---------- Selected excerpt

My first thought upon waking this morning was of my son. He was the last thought before I went to sleep last night, and I dreamt of him in the night, so it was only fitting that I woke up with his name on my lips. I lay in my bed for twenty minutes, my alarm blaring, and didn’t budge. Finally, I decided that calling my job with “I’m sorry, I can’t come in today, this is my sons birthday.” wasn’t going to work.
I was 30 minutes late, grumpy, and moody. I felt like I was carrying a cloud with me.
I’m sure I’ve mentioned it before, but why does it seem as if we can’t face our obstacles one at a time? Today it was as if by allowing myself to feel the emotions associated with not having my son on his birthday, I opened the floodgates to my heart, and everything that I have been keeping pushed down inside came bubbling up to the surface. It wasn’t enough to cry because I miss my kids, I had to cry about every other little (and big) thing that has had me tipped sideways for the past several weeks.
Fortunately (if there’s a bright side to this at all), I did feel that by letting myself feel my feelings, instead of pushing them aside, I was able to…get it all out? I’m not sure what the proper term would be, but I felt a release of sorts.
Anyway, I mentioned yesterday that I wanted to write about the dream I had over the weekend, and the interpretation that my friend gave me. This is the dream:
I’m lying in bed, on my back, with my hands on my stomach. I’m pregnant, and the father of the baby is lying next to me. In my thoughts, I’m marveling at the fact that I can already feel the baby moving and shifting positions, although I realize that I’m not quite far enough to feel such things. I tell the father of the baby that if he’ll put his hand on my stomach, he can feel “her” move as well.
I’m aware of some sort of ’separation’ in my womb. In one half of my womb, the baby is growing, and in the other half, there is a tumor. I suddenly realize that for this baby to live, I will have to forgo treatment, and that I will die to give her life. Instead of being sad that I will die, I’m happy to sacrifice my life so that she will live.
The father of the baby still has his hand on my stomach, so I lay my hand on top of his, and we talk about the baby until I fall asleep. (How strange to ‘fall asleep’ in a dream!)
So, being the literal person that I am, when I woke up, I tried to imagine how I would feel if I was actually in that position. I know that if that situation arose in my life, instead of in my dreams, that I would likely make the same choice. I also woke up annoyed that I never looked at the face of the father of my child! I never got a sense of who he was, just that he was kind, had soft hands, and I felt he would be a gentle father.

--------------------
---------- Recorded data

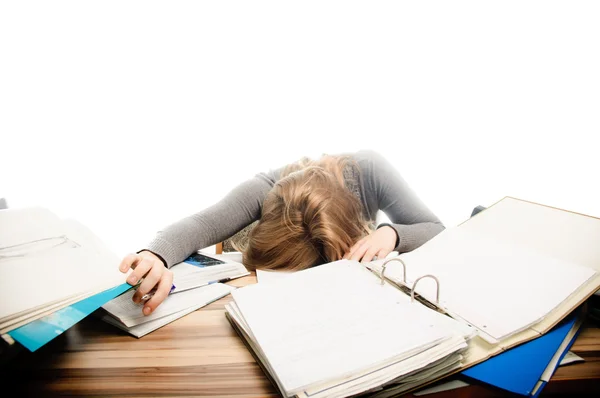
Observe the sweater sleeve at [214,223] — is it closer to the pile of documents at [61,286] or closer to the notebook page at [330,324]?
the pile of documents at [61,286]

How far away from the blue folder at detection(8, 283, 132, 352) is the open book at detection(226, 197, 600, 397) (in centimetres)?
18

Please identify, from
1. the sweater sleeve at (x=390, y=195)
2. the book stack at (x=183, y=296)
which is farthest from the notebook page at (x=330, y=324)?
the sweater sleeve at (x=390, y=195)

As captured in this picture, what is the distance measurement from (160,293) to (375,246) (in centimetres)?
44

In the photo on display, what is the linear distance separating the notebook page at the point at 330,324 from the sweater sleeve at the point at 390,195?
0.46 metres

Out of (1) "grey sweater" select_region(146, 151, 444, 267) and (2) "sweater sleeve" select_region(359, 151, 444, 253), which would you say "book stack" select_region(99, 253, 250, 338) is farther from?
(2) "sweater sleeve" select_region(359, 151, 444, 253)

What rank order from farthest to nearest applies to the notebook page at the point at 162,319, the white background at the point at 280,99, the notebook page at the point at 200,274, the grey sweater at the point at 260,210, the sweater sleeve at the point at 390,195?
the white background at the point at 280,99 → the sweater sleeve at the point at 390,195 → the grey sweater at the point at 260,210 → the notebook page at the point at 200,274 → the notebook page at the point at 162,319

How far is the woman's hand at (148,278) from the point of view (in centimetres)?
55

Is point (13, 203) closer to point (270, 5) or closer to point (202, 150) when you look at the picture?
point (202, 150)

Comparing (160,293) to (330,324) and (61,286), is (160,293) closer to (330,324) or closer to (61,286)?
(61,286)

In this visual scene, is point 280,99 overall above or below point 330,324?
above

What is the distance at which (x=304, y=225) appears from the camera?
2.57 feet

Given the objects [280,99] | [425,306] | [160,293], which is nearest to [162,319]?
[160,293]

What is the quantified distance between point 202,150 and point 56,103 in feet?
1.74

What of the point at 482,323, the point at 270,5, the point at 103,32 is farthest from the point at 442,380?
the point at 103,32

--------------------
---------- Recorded data

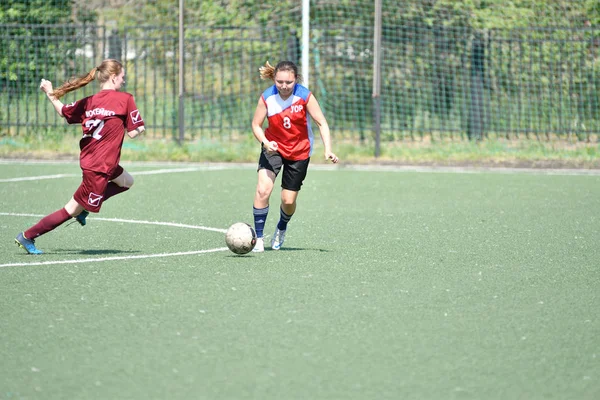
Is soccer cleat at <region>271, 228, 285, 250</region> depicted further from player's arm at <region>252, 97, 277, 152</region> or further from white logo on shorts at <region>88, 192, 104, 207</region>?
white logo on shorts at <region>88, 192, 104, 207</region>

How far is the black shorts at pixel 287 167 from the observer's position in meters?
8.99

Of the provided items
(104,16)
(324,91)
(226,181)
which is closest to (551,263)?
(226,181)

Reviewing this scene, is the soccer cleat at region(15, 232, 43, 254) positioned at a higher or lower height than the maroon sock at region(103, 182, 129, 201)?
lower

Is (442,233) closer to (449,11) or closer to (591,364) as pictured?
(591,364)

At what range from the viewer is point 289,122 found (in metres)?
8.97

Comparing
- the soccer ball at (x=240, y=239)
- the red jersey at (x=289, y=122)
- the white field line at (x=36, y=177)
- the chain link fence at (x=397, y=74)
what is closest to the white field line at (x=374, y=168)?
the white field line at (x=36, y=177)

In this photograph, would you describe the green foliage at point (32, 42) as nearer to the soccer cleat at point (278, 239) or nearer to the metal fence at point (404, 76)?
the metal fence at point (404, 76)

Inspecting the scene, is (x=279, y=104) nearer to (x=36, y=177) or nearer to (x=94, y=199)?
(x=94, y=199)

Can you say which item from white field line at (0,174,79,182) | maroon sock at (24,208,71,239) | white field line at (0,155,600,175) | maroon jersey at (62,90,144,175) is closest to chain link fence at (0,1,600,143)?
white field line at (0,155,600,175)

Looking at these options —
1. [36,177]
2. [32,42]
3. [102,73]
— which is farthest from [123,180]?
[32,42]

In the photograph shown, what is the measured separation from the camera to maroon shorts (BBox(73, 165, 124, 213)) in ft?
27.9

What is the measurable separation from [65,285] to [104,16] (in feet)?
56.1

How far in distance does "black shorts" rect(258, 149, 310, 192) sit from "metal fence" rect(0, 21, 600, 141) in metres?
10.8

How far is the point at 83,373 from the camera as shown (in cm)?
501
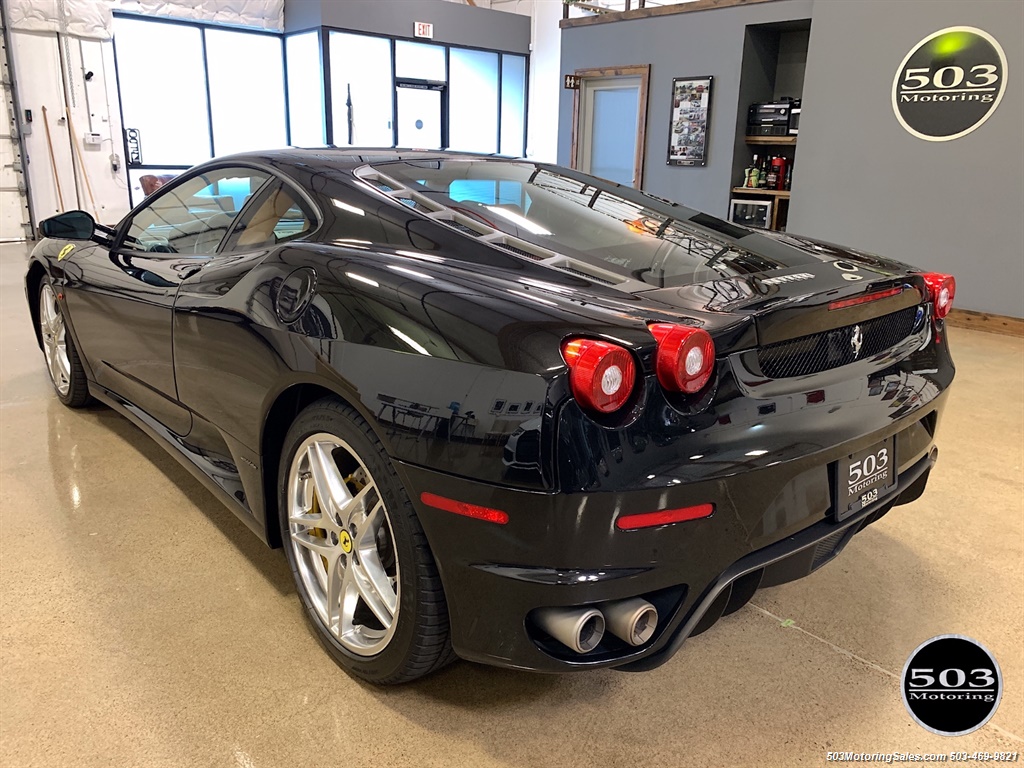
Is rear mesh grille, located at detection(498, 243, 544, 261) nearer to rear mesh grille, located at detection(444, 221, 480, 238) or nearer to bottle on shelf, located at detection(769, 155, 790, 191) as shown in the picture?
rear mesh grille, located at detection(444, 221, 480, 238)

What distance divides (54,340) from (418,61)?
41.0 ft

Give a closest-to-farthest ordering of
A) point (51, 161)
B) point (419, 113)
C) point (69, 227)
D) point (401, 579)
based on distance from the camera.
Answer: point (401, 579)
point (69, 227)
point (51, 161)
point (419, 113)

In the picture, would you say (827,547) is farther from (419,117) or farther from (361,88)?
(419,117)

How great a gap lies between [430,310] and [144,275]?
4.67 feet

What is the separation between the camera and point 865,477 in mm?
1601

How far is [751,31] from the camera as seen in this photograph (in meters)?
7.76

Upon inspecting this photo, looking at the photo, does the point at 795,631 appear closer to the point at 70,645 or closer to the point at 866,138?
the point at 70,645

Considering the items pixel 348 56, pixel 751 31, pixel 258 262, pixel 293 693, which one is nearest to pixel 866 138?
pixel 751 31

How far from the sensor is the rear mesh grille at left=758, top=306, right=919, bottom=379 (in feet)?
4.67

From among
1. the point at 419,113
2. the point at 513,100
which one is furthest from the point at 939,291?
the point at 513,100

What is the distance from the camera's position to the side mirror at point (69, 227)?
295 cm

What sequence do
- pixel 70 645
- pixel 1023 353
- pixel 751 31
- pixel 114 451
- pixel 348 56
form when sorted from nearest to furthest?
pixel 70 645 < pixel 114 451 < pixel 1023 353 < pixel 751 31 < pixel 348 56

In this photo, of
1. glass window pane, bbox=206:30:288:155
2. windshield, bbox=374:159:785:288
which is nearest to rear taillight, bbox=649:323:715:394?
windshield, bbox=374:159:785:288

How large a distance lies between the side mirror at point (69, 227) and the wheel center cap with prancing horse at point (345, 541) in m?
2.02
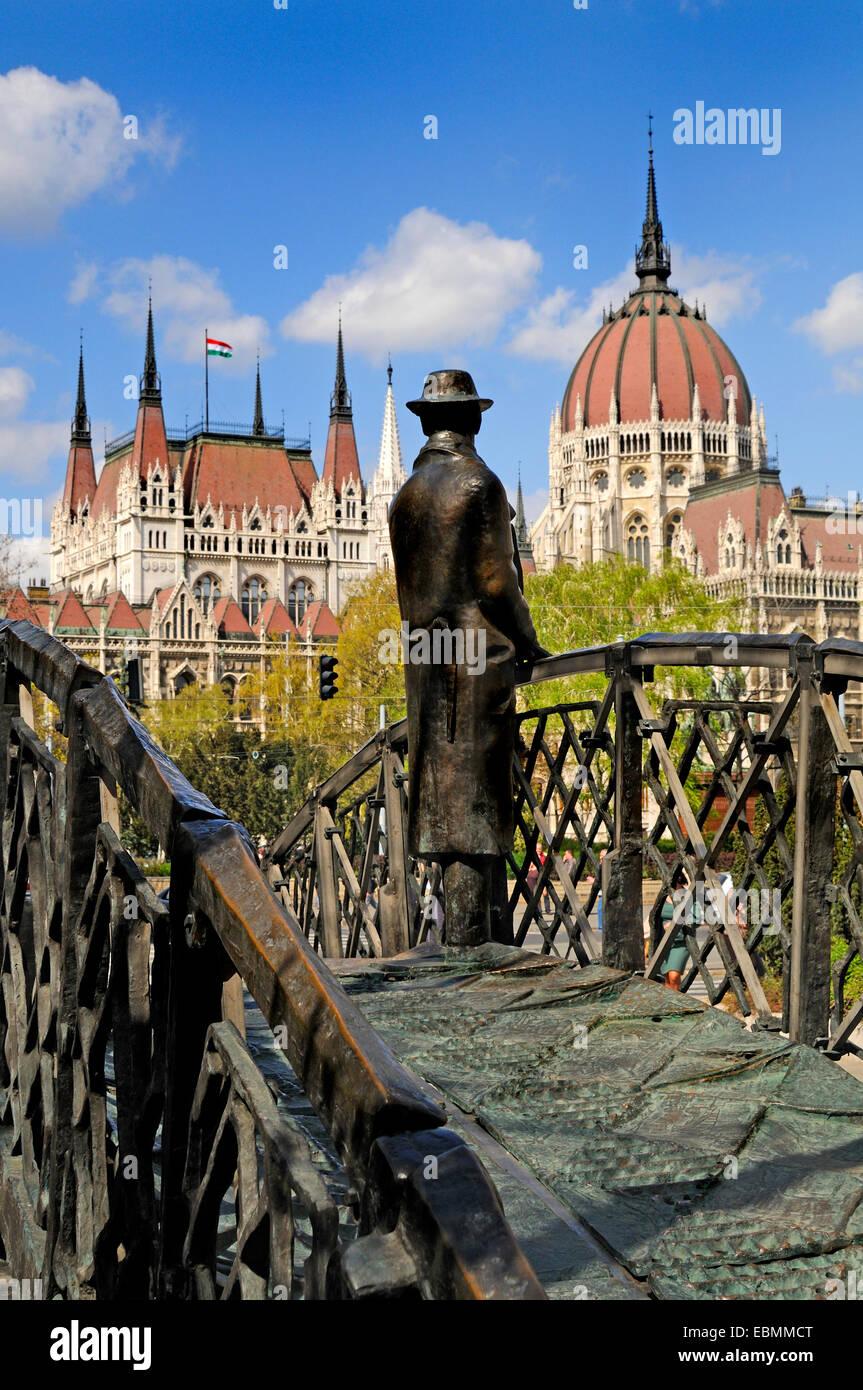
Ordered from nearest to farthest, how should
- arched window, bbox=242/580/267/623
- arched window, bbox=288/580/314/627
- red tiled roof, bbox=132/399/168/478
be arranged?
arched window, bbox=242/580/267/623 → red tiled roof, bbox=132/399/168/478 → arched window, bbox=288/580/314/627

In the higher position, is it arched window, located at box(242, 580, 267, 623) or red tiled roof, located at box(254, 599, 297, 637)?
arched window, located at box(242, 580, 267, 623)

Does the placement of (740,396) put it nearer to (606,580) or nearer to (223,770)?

--------------------

Work order>
Decide whether each statement agrees with the entry about a son's birthday and a dream. Answer yes or no for each, and quote the words from the entry that decide it.
1. The writer got to work 30 minutes late.
2. In the dream, the writer feels sad about dying.
3. In the dream, the writer looks at the face of the baby's father.

Answer for this exercise>
1. Yes: "I was 30 minutes late, grumpy, and moody."
2. No: "Instead of being sad that I will die, I’m happy to sacrifice my life so that she will live."
3. No: "I never looked at the face of the father of my child!"